=== Begin Enclosure ===
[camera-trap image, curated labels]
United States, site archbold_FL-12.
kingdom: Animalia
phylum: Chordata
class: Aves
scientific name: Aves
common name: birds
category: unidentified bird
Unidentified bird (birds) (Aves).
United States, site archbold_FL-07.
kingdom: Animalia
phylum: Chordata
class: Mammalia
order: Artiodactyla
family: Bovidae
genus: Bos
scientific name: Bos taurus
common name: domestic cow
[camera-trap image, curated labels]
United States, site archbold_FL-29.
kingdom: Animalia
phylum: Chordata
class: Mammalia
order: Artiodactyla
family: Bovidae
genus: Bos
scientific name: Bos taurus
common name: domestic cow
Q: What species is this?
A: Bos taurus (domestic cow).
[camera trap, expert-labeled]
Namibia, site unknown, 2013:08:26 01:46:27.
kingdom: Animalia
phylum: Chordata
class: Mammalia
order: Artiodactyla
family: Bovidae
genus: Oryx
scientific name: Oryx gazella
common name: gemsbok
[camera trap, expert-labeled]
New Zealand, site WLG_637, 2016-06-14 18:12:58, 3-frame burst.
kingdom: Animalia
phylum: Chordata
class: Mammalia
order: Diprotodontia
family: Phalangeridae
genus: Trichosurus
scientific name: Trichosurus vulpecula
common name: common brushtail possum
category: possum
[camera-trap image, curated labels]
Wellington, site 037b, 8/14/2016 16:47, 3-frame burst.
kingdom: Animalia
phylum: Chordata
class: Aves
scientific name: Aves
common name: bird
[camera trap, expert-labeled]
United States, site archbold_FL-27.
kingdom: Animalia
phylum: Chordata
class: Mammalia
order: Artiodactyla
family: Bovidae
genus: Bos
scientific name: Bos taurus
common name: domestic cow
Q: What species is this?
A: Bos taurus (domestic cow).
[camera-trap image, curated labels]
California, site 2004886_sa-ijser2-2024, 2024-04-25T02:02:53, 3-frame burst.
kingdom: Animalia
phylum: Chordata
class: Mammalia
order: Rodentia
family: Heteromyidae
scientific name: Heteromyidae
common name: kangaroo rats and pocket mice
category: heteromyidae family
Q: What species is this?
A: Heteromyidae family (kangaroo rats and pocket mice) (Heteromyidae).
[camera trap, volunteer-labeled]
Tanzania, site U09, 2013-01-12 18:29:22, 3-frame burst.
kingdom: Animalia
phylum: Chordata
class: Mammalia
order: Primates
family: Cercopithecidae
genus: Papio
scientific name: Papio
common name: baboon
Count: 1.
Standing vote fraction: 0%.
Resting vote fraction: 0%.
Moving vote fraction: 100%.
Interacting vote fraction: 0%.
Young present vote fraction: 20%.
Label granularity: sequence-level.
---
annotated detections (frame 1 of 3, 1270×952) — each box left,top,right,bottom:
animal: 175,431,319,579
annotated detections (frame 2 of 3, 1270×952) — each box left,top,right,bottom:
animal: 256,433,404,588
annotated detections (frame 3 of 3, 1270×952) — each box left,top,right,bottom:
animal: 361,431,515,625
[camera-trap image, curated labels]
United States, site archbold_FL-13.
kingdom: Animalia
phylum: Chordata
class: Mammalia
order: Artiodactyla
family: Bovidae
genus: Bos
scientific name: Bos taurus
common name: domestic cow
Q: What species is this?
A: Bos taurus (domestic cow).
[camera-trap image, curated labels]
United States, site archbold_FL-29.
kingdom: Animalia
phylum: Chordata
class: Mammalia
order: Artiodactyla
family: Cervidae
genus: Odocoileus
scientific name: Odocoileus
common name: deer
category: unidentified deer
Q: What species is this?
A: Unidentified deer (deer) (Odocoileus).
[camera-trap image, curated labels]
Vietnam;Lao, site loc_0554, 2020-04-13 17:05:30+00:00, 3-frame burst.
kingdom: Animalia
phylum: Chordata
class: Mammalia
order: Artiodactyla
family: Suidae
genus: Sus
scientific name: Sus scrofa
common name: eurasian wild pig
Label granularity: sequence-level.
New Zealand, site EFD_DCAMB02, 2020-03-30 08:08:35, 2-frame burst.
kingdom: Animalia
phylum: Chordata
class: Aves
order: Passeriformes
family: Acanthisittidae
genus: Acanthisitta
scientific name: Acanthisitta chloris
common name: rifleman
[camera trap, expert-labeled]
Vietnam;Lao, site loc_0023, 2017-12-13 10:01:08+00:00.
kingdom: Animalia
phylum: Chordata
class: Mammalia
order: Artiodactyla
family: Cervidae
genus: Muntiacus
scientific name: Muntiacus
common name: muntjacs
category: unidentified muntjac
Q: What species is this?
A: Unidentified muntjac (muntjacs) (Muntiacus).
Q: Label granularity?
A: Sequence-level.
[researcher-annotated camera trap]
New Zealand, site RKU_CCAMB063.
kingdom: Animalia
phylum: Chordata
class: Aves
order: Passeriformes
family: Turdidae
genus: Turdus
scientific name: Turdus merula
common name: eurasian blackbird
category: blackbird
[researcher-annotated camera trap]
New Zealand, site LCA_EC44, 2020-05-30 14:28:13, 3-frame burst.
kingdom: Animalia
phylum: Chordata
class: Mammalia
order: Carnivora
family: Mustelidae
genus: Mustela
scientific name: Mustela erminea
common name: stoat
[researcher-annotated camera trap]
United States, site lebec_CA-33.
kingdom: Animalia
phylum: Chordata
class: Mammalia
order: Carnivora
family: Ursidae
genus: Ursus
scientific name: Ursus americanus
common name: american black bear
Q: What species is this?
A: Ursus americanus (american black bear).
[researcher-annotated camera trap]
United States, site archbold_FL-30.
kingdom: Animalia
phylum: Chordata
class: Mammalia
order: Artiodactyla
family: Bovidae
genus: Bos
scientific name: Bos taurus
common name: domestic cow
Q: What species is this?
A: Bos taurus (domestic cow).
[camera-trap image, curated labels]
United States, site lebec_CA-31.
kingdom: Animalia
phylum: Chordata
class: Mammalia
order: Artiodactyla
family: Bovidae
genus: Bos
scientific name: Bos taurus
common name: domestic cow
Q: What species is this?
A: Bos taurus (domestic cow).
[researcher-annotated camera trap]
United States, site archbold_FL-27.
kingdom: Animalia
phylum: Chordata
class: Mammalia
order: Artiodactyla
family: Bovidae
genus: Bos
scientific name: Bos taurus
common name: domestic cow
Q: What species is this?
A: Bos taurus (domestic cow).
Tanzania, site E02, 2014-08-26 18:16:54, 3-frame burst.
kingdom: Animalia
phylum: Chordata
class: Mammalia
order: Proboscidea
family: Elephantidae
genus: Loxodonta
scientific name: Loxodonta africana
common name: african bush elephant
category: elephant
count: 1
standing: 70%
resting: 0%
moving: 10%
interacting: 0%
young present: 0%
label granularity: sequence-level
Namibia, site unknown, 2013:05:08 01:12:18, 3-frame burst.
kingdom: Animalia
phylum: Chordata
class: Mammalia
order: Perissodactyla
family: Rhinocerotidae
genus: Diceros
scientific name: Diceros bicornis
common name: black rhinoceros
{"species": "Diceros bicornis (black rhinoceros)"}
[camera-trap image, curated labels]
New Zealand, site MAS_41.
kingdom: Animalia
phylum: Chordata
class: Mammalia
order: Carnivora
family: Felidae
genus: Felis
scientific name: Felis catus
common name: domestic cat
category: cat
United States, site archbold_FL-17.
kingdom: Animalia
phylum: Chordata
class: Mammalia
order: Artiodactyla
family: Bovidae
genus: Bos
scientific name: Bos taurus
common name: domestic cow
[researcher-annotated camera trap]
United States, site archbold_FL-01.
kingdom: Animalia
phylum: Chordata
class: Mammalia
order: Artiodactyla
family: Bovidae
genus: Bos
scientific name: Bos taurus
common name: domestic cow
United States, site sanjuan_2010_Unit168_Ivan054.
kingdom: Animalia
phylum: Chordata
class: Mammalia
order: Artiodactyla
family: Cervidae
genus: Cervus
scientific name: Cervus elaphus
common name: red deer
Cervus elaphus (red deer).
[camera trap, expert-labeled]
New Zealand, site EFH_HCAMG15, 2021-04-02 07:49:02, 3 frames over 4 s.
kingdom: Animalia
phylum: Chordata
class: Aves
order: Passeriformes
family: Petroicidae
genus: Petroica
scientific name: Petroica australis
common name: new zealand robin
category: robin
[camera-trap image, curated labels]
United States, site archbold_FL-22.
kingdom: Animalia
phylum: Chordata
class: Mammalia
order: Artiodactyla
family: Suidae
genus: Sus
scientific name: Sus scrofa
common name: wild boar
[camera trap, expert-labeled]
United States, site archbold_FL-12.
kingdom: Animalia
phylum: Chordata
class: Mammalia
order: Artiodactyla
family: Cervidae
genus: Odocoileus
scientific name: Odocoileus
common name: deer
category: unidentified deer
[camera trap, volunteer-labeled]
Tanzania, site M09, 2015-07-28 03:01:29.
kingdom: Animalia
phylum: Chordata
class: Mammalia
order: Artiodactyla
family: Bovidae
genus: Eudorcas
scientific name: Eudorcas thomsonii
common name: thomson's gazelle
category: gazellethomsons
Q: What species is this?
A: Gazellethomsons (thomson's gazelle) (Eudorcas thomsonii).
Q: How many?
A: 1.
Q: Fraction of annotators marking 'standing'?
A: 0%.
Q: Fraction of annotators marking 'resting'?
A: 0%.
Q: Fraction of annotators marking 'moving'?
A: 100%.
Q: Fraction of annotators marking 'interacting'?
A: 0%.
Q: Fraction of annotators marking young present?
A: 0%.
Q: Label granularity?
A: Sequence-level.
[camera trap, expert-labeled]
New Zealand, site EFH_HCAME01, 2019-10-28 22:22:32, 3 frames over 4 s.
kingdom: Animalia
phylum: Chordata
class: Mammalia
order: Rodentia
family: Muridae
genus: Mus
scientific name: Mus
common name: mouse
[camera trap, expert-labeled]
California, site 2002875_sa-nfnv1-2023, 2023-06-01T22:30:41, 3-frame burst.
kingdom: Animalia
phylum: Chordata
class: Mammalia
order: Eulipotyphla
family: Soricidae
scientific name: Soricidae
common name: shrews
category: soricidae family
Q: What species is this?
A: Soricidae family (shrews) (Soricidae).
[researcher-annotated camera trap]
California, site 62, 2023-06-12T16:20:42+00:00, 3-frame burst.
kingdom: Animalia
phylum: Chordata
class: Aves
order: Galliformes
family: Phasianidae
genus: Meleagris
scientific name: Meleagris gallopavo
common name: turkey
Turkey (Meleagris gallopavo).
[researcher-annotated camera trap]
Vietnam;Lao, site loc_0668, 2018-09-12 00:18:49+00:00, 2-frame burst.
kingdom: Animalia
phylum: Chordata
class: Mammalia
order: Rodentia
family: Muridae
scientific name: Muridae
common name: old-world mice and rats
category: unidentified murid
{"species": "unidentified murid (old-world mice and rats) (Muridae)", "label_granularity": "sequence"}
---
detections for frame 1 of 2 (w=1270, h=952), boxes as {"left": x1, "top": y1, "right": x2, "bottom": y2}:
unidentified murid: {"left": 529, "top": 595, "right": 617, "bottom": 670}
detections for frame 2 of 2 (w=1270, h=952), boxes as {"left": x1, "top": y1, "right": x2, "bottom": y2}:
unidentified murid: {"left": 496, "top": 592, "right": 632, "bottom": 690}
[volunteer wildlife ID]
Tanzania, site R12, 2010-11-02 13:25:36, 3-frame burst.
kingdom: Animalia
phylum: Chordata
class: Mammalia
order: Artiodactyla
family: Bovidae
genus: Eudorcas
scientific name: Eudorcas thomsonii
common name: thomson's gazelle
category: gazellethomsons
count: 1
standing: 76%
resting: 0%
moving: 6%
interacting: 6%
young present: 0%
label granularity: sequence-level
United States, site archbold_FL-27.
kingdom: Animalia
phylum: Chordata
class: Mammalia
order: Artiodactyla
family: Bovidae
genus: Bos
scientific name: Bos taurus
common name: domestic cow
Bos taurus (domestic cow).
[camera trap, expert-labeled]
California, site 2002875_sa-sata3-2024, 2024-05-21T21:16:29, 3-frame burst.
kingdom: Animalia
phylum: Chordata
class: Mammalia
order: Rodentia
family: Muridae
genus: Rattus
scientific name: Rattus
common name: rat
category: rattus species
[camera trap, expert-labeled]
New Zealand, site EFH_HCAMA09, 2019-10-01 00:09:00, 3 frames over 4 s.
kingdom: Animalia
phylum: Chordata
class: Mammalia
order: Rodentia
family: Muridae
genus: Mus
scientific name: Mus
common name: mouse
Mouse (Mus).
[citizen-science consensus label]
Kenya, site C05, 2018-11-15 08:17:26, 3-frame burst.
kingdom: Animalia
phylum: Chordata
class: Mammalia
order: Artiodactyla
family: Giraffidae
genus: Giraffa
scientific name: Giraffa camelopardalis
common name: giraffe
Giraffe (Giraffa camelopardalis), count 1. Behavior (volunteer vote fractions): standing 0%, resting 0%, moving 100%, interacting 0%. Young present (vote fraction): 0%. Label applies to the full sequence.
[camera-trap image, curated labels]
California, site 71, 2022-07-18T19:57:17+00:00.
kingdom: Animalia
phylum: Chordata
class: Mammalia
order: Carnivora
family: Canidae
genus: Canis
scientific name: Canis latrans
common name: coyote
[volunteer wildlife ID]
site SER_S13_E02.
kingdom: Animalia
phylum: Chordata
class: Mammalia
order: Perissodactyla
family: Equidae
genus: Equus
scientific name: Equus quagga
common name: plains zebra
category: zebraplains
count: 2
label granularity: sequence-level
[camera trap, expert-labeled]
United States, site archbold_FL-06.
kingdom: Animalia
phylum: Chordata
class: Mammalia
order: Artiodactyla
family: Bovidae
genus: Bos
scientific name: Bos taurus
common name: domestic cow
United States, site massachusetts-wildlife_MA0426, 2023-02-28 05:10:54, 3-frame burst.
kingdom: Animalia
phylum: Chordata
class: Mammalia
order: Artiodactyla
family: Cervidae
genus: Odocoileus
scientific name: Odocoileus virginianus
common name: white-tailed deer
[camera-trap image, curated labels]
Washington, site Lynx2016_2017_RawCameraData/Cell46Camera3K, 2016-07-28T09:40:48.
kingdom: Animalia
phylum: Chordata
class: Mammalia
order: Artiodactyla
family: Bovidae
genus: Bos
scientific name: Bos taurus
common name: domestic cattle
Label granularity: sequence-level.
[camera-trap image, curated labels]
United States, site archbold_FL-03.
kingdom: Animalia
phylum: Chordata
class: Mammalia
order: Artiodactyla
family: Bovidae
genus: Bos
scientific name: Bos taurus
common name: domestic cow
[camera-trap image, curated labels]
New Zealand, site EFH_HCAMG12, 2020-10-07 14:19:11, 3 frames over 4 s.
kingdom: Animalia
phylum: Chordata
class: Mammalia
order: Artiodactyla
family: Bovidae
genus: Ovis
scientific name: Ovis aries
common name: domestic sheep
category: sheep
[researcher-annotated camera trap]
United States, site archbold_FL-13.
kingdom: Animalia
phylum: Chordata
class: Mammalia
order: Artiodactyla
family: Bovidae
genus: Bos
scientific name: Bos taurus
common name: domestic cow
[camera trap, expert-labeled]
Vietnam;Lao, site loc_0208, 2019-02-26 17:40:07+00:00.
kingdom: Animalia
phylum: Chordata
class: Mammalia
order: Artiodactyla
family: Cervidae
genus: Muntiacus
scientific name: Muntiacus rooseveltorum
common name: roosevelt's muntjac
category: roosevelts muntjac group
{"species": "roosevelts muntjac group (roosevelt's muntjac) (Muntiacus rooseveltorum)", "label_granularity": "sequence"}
=== End Enclosure ===
* INSTRUCTIONS FOR THE TASK *
Using the data above, return each line that includes the word "roosevelts".

* OUTPUT OF THE TASK *
category: roosevelts muntjac group
{"species": "roosevelts muntjac group (roosevelt's muntjac) (Muntiacus rooseveltorum)", "label_granularity": "sequence"}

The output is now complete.